AVAILABLE RECORDS: Begin
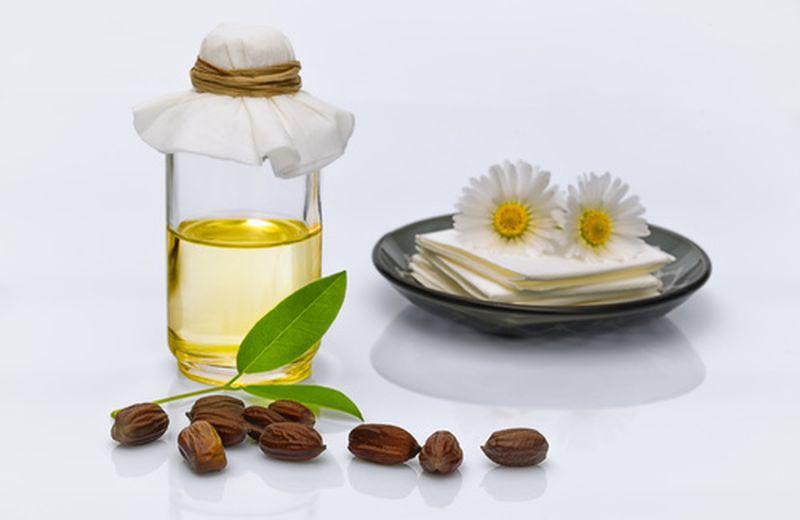 Olio di jojoba, un aiuto contro i brufoli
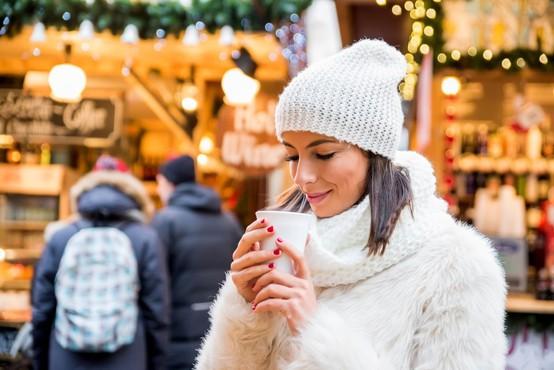 Na božičnih sejmih po evropskih prestolnicah bo kmalu zadišalo po kuhanem vinu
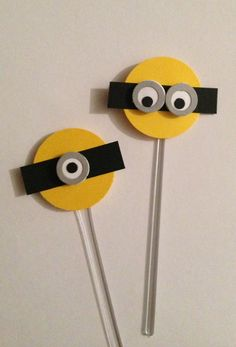 Dois modelos para dar aquele toque diferencial em sua mesa! Faço todos os produtos com esse tema Entre em contato Pequenos detalhes... Grandes diferenças! R$ 1,30 Minion Birthday, Minion Party, Ideas Para Fiestas, Felt Toys, Birthday Decorations, Birthdays, Arts And Crafts, Birthday Parties, Minion Craft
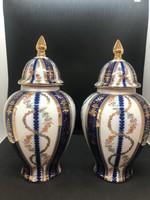 Porcelán, angol urna párban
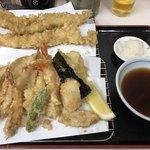 天房 - ちょっと我儘。天ぷら盛りに大えびと穴子をいただきました。大切な記念になりました。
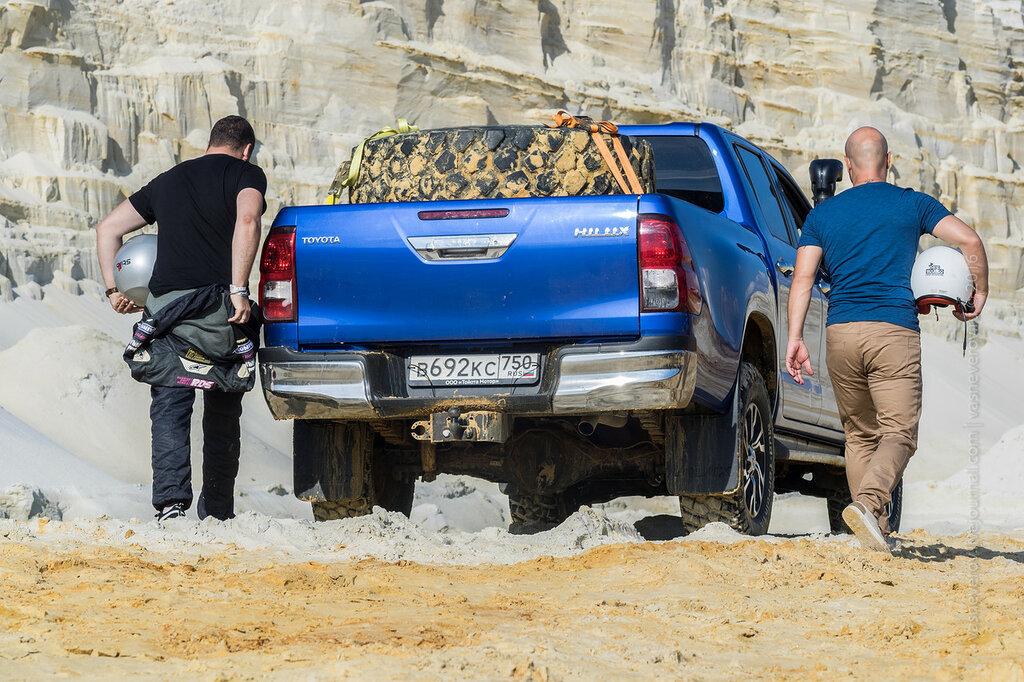 Toyota Hilux предельное напряжение Никита Панфилов Евгений Ружейников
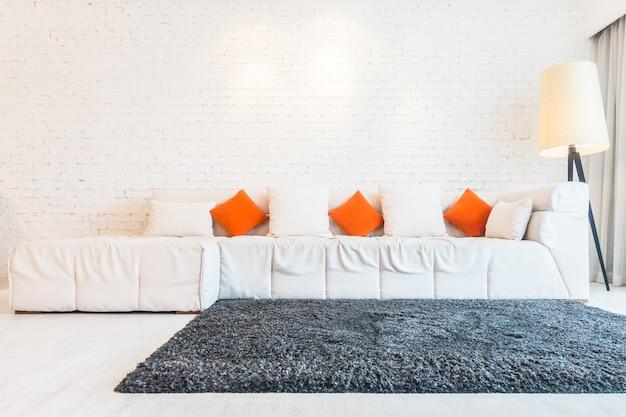 Sofá grande y una alfombra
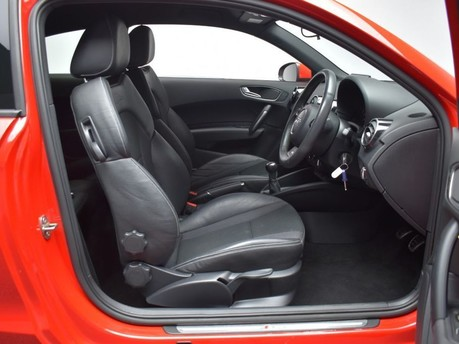 Audi A1 1.4 TFSI S LINE 3d 123 BHP Pearl Misano Red -Audi Drive Select 8
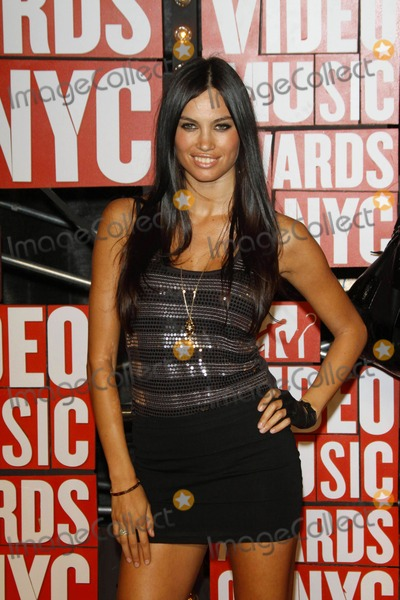 Alina Puscau Photo - Model Alina Puscau the Mtv Video Music Awards at Radio City Music Hall in New York on 09-13-2009 Photo by Alec Michael-Globe Photos Inc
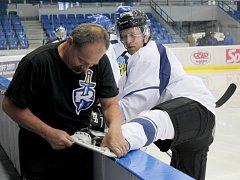 První příprava hokejistů Kladna, masér Malý v akci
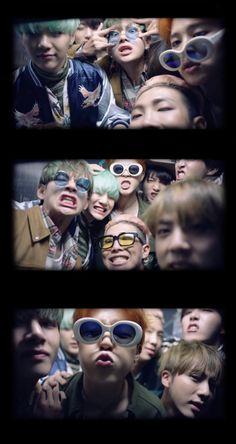 The actual reason why I luv BTS Bts Jimin, Bts Bangtan Boy, Foto Bts, Boy Scouts, Bts Memes, K Pop, Namjoon, Taehyung, Les Bts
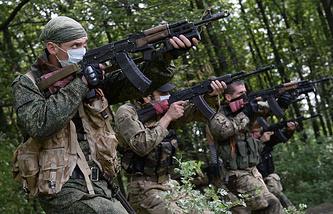 Militiamen in the south-east of Ukraine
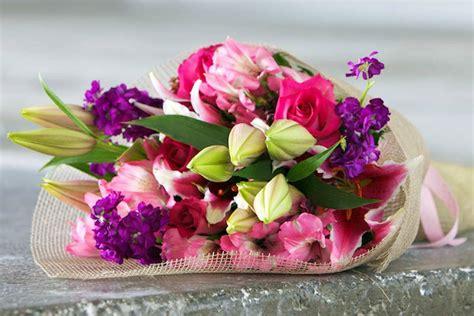 fiori di maggio testo e tempo di un regalo floreale marche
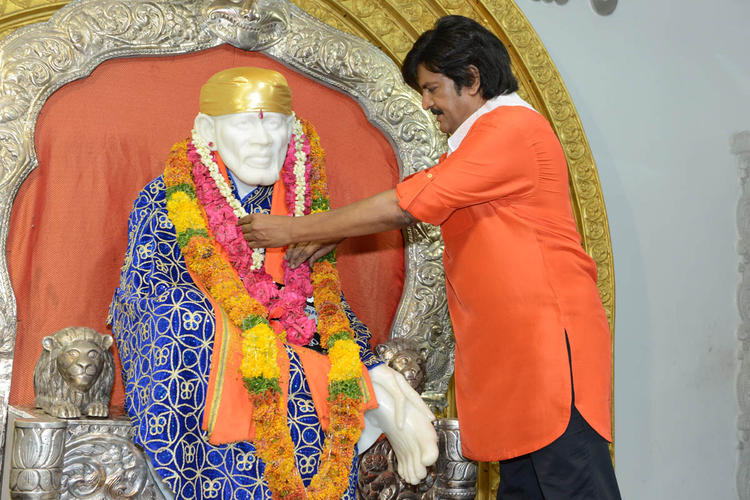 Mohan Babu Offered Flowers To Sai Baba At Mohan Babu New Movie Opening Event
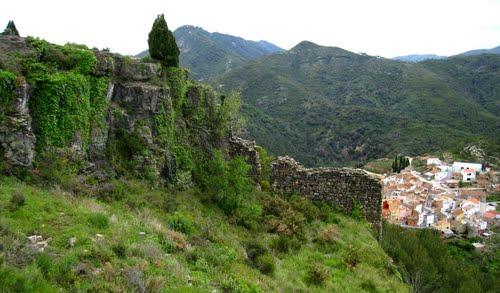 VILLAMALUR (castellón) lienzo de muralla, ruinas del castillo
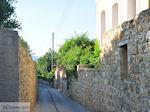 Kambos, hoge muren overal foto 2 - Eiland Chios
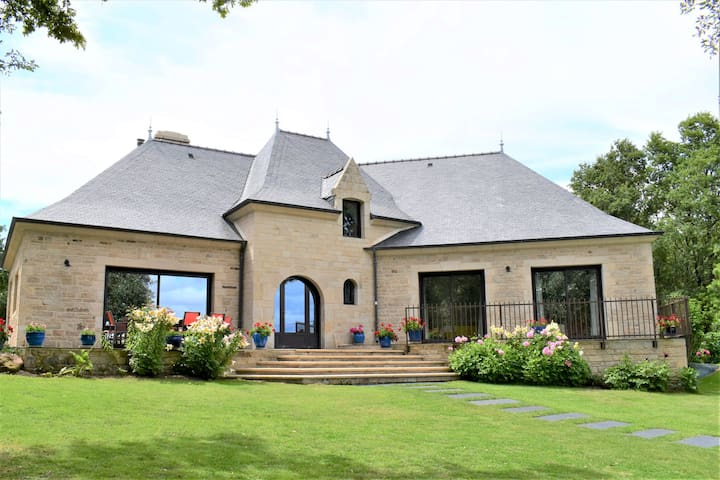 grande villa de luxe avec piscine couverte 16 pers
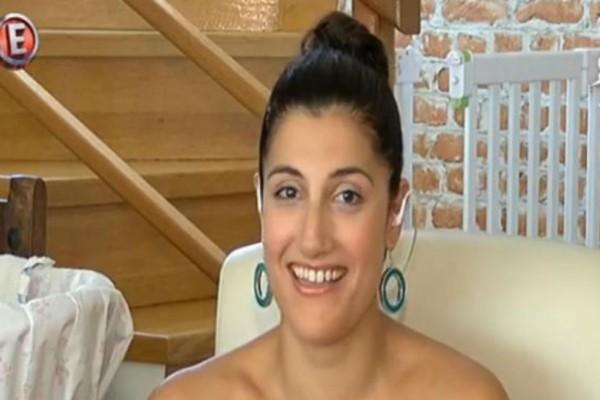Λίλα Σταμπούλογλου: Η συνεργάτιδα της Τατιάνας Στεφανίδου μας ανοίγει το σπίτι της στη Νέα Σμύρνη! Το τζάκι κλέβει τις εντυπώσεις!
AVAILABLE RECORDS: End
_PROBLEM STATEMENT_
Retype the listing above exactly. Pictures are not part of the copy.

_OUTPUT FOR THIS EXERCISE_
 Olio di jojoba, un aiuto contro i brufoli
 Na božičnih sejmih po evropskih prestolnicah bo kmalu zadišalo po kuhanem vinu
 Dois modelos para dar aquele toque diferencial em sua mesa! Faço todos os produtos com esse tema Entre em contato Pequenos detalhes... Grandes diferenças! R$ 1,30 Minion Birthday, Minion Party, Ideas Para Fiestas, Felt Toys, Birthday Decorations, Birthdays, Arts And Crafts, Birthday Parties, Minion Craft
 Porcelán, angol urna párban
 天房 - ちょっと我儘。天ぷら盛りに大えびと穴子をいただきました。大切な記念になりました。
 Toyota Hilux предельное напряжение Никита Панфилов Евгений Ружейников
 Sofá grande y una alfombra
 Audi A1 1.4 TFSI S LINE 3d 123 BHP Pearl Misano Red -Audi Drive Select 8
 Alina Puscau Photo - Model Alina Puscau the Mtv Video Music Awards at Radio City Music Hall in New York on 09-13-2009 Photo by Alec Michael-Globe Photos Inc
 První příprava hokejistů Kladna, masér Malý v akci
 The actual reason why I luv BTS Bts Jimin, Bts Bangtan Boy, Foto Bts, Boy Scouts, Bts Memes, K Pop, Namjoon, Taehyung, Les Bts
 Militiamen in the south-east of Ukraine
 fiori di maggio testo e tempo di un regalo floreale marche
 Mohan Babu Offered Flowers To Sai Baba At Mohan Babu New Movie Opening Event
 VILLAMALUR (castellón) lienzo de muralla, ruinas del castillo
 Kambos, hoge muren overal foto 2 - Eiland Chios
 grande villa de luxe avec piscine couverte 16 pers
Λίλα Σταμπούλογλου: Η συνεργάτιδα της Τατιάνας Στεφανίδου μας ανοίγει το σπίτι της στη Νέα Σμύρνη! Το τζάκι κλέβει τις εντυπώσεις!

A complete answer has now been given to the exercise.